• _Extracted material_:

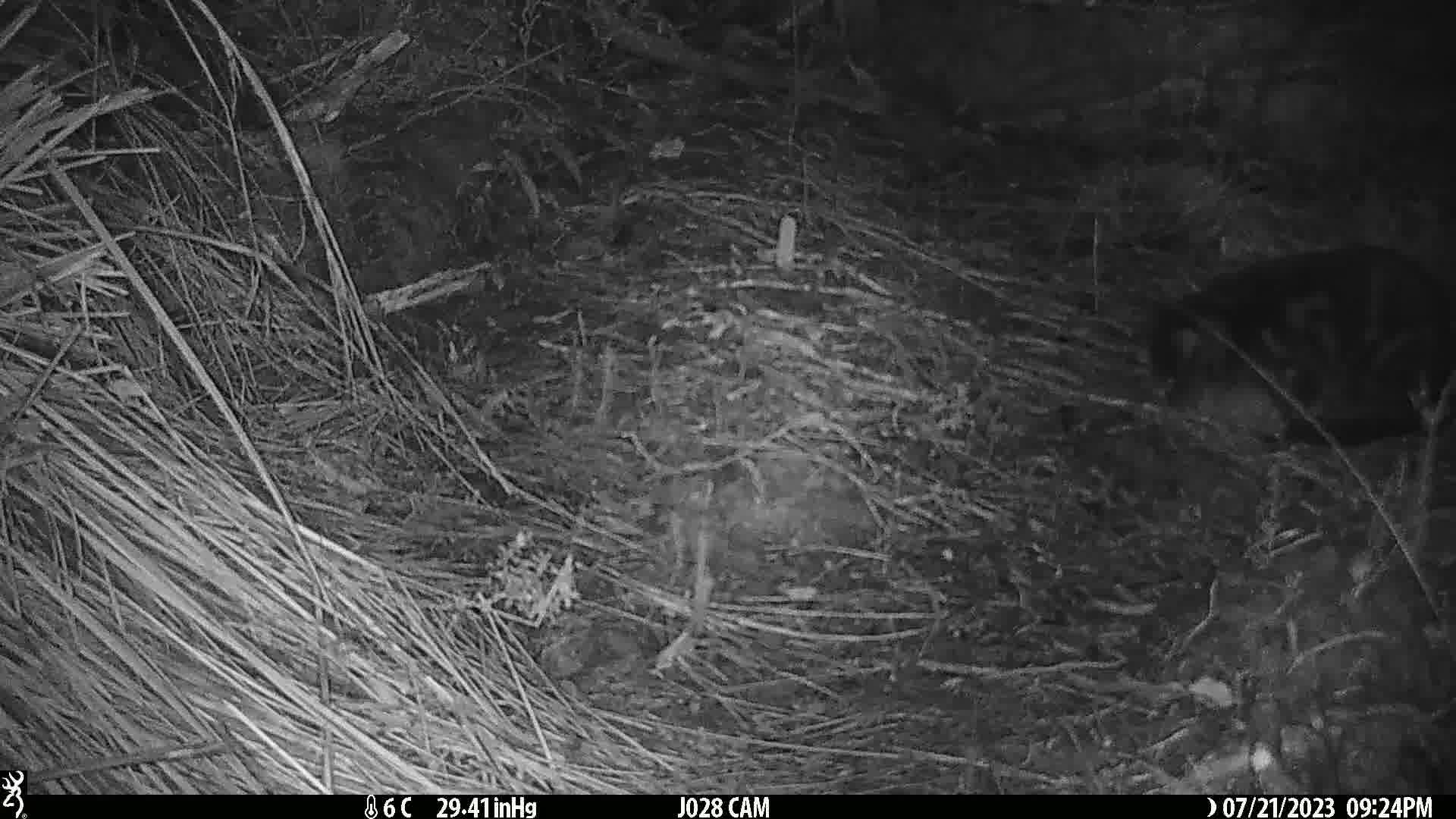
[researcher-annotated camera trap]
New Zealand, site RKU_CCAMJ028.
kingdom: Animalia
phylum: Chordata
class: Mammalia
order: Carnivora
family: Felidae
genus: Felis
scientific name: Felis catus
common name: domestic cat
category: cat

• _Directions for this task_: Write the records out exactly once more, leaving off the pictures.

• _Solution for this task_:
[researcher-annotated camera trap]
New Zealand, site RKU_CCAMJ028.
kingdom: Animalia
phylum: Chordata
class: Mammalia
order: Carnivora
family: Felidae
genus: Felis
scientific name: Felis catus
common name: domestic cat
category: cat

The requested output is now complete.